En İyi Bilim Kurgu ve Fantastik Filmler Listesi
“En iyi !“ deyince gözleriniz açıldı, değil mi? Normaldir, çünkü özellikle bilim kurgu filmlerini hem dünyada hem ülkemizde oldukça geniş takipçileri var. Hele birde, yakın teknoloji gelişimleri hakkında tüyoların yer aldığı senaryoları varsa. Tadından yenmez, verdiği hazzı tarif etmeye kelimeler yetmez.
Birde, özellikle bu tip filmleri listelerken özellikle IMDB gibi otoritelerin puanlamalarına dikkat etmeksizin, en düşükten en yüksek puanlıya listeleme gibi bir niyetimiz yok. Onu da baştan söylemek isteriz. Zira zevkleri göreceliliği en azından bu liste için geçerli bir dayanak olacaktır.
Ayrıca, spoiler düşmanıyız! Kişilik haklarının en gaddar hallerinden biri olarak kabul ettiğimiz spoiler konusunda, sizleri temin ederiz ki filmin genel yapısı haricinde heyecanı ve merakınızı kaçıracak detaylara kesinlikle girilmeyecektir. Bizler sadece, filmin “bizim gözümüzden “ sunumu ile sizlere bir liste hazırlama amacındayız.
Ön bilgileri de geçtikten sonra, o halde başlayalım. Listenin zevkini çıkarmaya bakın.

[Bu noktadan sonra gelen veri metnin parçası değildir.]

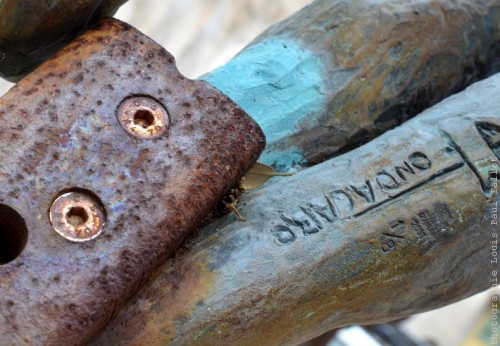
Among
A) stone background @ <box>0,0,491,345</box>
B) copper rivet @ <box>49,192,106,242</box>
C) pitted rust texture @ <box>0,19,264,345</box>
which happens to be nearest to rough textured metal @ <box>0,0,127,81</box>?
pitted rust texture @ <box>0,19,264,345</box>

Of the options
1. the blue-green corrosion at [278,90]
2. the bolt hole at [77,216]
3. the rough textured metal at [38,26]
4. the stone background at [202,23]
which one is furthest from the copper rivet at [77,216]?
the stone background at [202,23]

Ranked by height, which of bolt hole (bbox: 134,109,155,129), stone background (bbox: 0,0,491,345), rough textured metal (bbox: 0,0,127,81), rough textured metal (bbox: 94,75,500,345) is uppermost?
stone background (bbox: 0,0,491,345)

1- Deja Vu ( 2006 Yapımı )
Denzel Washington gibi biri oynarda, o film kötü olur mu? Aksiyon, bilimkurgu ve gerilim filmlerinin Hollywood’da başvurulan ilk aktörlerinden olan Denzel, bu filmde ajan Doug Carlin olarak bir facia sonrası meydana gelen bir takım olayları çözmesi için görevlendirilir. Bu araştırma esnasında, her insanın hayatında sıkça yaşadığı bir olayı kullanır; Deja Vu! Hani vardır ya, bir olay yaşarsınız ve o olayı sanki aynı yerde, aynı zamanda ve hatta aynı kişilerle daha önce yaşamışsınız gibi hissedersiniz. Bilinçaltımızın bu sürprizini Doug, olayı aydınlatmak için kullanmaya karar verir ve faillerin bir an önce yakalanıp adalete teslim edilmesi için elinden geleni yapar. Birazda fantastik yapısı vardır bu açıdan. Bilimkurguyu besleyen yan türleri ile mest olunacak bir film arayışında olanlar, 3’ü 1 yerde Deja Vu’da!

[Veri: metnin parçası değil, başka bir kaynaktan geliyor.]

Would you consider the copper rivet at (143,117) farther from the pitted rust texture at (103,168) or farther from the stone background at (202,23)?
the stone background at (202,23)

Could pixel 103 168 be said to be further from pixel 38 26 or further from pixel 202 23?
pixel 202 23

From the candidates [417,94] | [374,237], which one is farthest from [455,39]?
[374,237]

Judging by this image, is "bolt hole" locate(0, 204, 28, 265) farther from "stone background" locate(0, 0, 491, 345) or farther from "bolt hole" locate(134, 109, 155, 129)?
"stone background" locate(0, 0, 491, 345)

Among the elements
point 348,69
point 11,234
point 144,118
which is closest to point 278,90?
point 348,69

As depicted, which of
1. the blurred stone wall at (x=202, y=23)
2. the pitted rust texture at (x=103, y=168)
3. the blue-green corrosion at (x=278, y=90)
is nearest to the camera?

2- Derin Karanlık ( 2000 Yapımı )
Vin Diesel efsanesini başlatan film olarak anılan Derin Karanlık, özellikle gezegenler arası yolculukları konu alan filmleri sevenler için tam isabet bir karar.
Günümüz bilim adamları ve ülkeleri, Mars’a seyahat etmek ve orada bir insan kolonisi kurmak amacı taşıyorken, bunu henüz milenyum başında bir film ile izleyiciler ile paylaşan David Twohy, yönettiği film ile adeta seneler önce vermiş mesajını : “ Beyler gelmeyin, burada durumlar karışık!”

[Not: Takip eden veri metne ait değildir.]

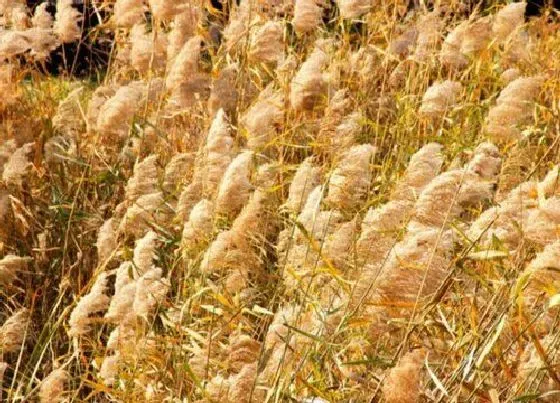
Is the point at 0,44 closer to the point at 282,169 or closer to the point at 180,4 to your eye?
the point at 180,4

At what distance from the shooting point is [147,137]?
138 inches

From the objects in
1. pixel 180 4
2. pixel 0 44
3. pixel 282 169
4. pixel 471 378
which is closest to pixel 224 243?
pixel 471 378

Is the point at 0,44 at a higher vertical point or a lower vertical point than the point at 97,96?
higher

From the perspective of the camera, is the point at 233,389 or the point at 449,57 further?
the point at 449,57

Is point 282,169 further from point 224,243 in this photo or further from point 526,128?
point 526,128

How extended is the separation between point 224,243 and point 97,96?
136cm

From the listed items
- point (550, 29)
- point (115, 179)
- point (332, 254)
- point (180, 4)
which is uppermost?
point (180, 4)

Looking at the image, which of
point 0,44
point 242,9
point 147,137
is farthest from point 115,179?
point 242,9

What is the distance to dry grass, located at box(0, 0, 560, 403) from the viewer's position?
2105 millimetres

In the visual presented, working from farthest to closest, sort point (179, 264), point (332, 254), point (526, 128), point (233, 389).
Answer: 1. point (526, 128)
2. point (179, 264)
3. point (332, 254)
4. point (233, 389)

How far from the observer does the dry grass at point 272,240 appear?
6.91 feet

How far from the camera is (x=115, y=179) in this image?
11.3ft

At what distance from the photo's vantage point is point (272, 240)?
10.8 feet

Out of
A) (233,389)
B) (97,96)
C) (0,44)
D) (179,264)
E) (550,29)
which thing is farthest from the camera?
(550,29)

Amaçlanan seyahatte işler kötü gidince, hiçte hesapta olmayan farklı bir gezegene iniş yapmak zorunda olan ekip ve yolcular, gerçek hayatlarında muhtemelen böyle bir imkân olduğunda asla o seyahatlere gezi için dahi olsa katılmazlar! Bilimkurgu severlerin, Vin Diesel efsanesinin nasıl başladığını merak edenlerin işte tamda aradığı filmlerden biri.
Uzay yolculuğu insanlığın kurtuluşu mu, yoksa yüz binlerce yıldan sonra kendi gezegeninin dışına çıkma hayali bir hata mı? Bu konuda biz aslında ikilemde kaldık. Sonuçta, keşfedilenden değil, halen gizemini koruyanlardan çekinmemiz lazım. Bu tip tecrübeleri edinmemiş olsak, halen mağaralarımızda ateş yakıp, duvarlara resim çiziyorduk.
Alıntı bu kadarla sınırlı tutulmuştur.